The Business Software Alliance (BSA) is calling for a joint crackdown on illegal software use from both the government and the channel to help tackle the UK’s stubborn piracy problem.
A joint study between the BSA and IDC revealed the UK’s piracy levels stood at 27 per cent in 2006 for the third year running, at a cost of $1.67bn to the industry.
Julie Strawson, vice chair, BSA UK committee, said: “The government needs to take action because unless there are more deterrents with significant penalties, no business will put software piracy at the top of their agenda.”
She added that the channel has a major role to play in educating firms on the dangers of illegal software.
“Resellers need to stress how illegal software can bring a network to a halt and is unsupported, cannot be patched or upgraded and will end up wasting time and costing money,” she said. “That is on top of the risk of a significant fine and possible jail sentence if caught using it.”
Michala Alexander, head of anti-piracy at Microsoft UK, said: “The negative impact of counterfeiting and other forms of software piracy extend from the firms who wrote the software, through the ecosystem of local VARs, down to individual consumers.”
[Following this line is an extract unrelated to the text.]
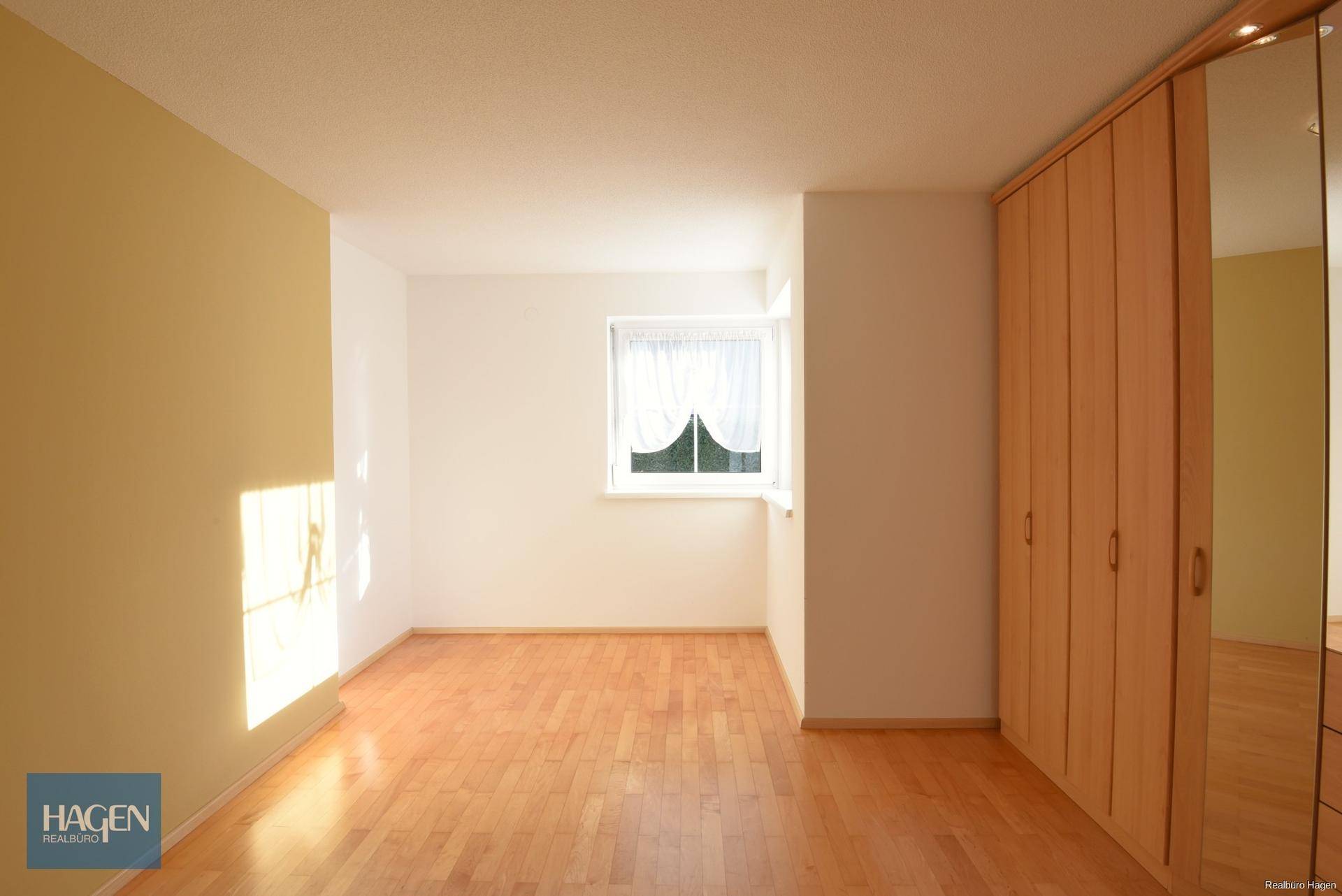 Helles Schlafzimmer mit Holzfußboden und großem Einbauschrank mit Spiegeltüren.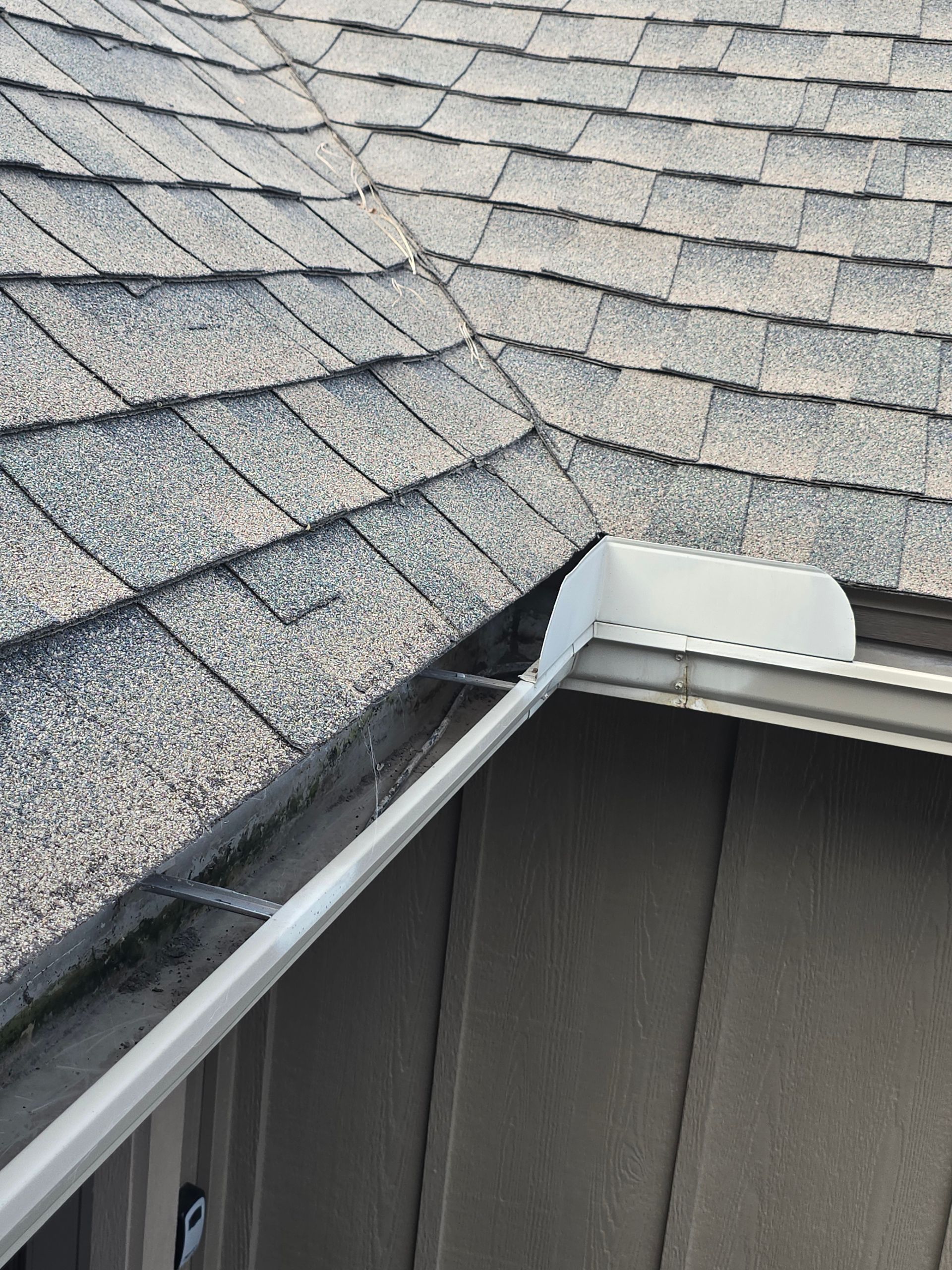 A white metal gutter corner piece installed at the intersection of two roof sections with grey asphalt shingles.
Ross Miller, managing director of VAR Trustmarque Solutions, said: “One of the things we see is firms buying up software from Eastern Europe, which more often than not is pirated. The reseller community has to identify and report those companies. This is something we do automatically.”
Miller agreed that more government involvement would help, but also said organisations such as the Institute of Directors and Confederation of British Industry should get involved to educate top level directors about the dangers of piracy.